**Goal**
Repeat word for word the stretch of the guide below on helping your child learn at home, from "- Read to your" to "pressured at all.".

**Passage to read**

Supporting your child's learning at home
When your child starts learning new skills at school, it can be hard to know how to best support them. Here's a brief overview of what your child will be learning in Reception, and how you can help at home. Take a look at the main Oxford Owl site for more information on What to expect in Reception >
One of the biggest areas of development for your child at this stage is communication. Your child will experiment with communicating in a variety of ways at school – for example, through stories, in conversations with adults and their friends, and through facial expression, movement and dance.
Your child will learn the basics of literacy – reading, writing and phonics. Many parents are daunted by phonics, but there’s no need to be! Your school will probably use a specific phonics scheme such as Read Write Inc. or Oxford Reading Tree, but they will all use the same 44 phonemes (the units of sound used in English speech) and the same graphemes (written symbols, like a or sh, that represents sounds) to read and spell words. Don’t worry – the schemes progress gradually, and you will be given lots of helpful advice along the way. To find out more about phonics and learn how to make the sounds, watch our animation.
You can support your child's development at this stage in a number of ways:
- Talk to them lots. Try to make the conversations as two-way as possible – children learn much more if they are in a dialogue, not just being spoken to.
- Read to your child and encourage them to read to you. Read anything and everything, not just the reading scheme books. Real books, with pictures, rhyme and enjoyable stories are crucial here. Try to encourage your child to talk about the pictures, or to make predictions about what will happen next. Above all, it’s important for your child to enjoy reading, so try to relax, and stop when either of you begins to feel pressured or anxious. Take a look at the Oxford Owl blog for book recommendations >
- You will probably be asked to fill in a Reading Diary each time you read with your child. This can be a really useful communication tool, so the more info you provide the better! The teachers just want to find out about how things are going with your child’s reading and really don’t mind what you write, so don’t feel pressured at all.
- You can help your child build up hand strength and fine motor skills by playing with paints and colouring in. This will help when they come to learn to write. For tips on early handwriting skills, see our Learning to form numbers and letters for ages 4–5 >
- You can find more ideas on our Starting to read page >
In maths, Reception classes will cover numbers, simple sums, shapes, spaces and simple measuring. The emphasis won't be on writing down calculations or on traditional 'classroom teaching', but on getting your child familiar with numbers and setting the foundation for future learning.

**Data provided**
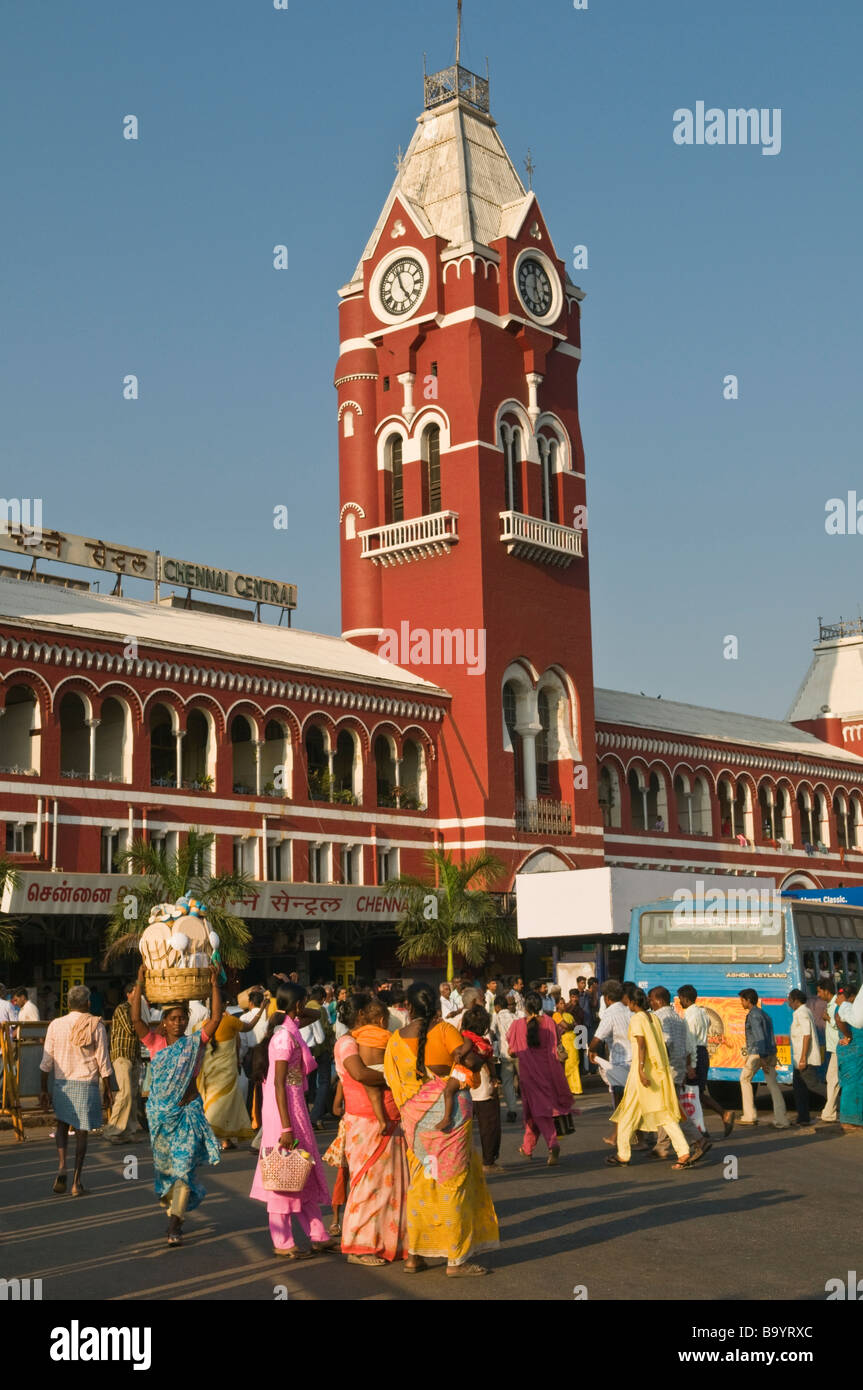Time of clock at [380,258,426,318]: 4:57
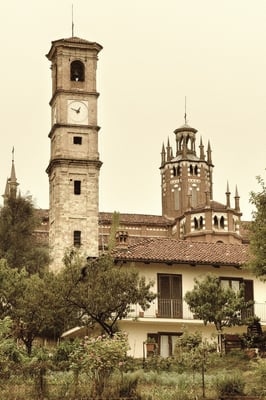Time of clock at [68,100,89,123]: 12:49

**Exercise answer**
- Read to your child and encourage them to read to you. Read anything and everything, not just the reading scheme books. Real books, with pictures, rhyme and enjoyable stories are crucial here. Try to encourage your child to talk about the pictures, or to make predictions about what will happen next. Above all, it’s important for your child to enjoy reading, so try to relax, and stop when either of you begins to feel pressured or anxious. Take a look at the Oxford Owl blog for book recommendations >
- You will probably be asked to fill in a Reading Diary each time you read with your child. This can be a really useful communication tool, so the more info you provide the better! The teachers just want to find out about how things are going with your child’s reading and really don’t mind what you write, so don’t feel pressured at all.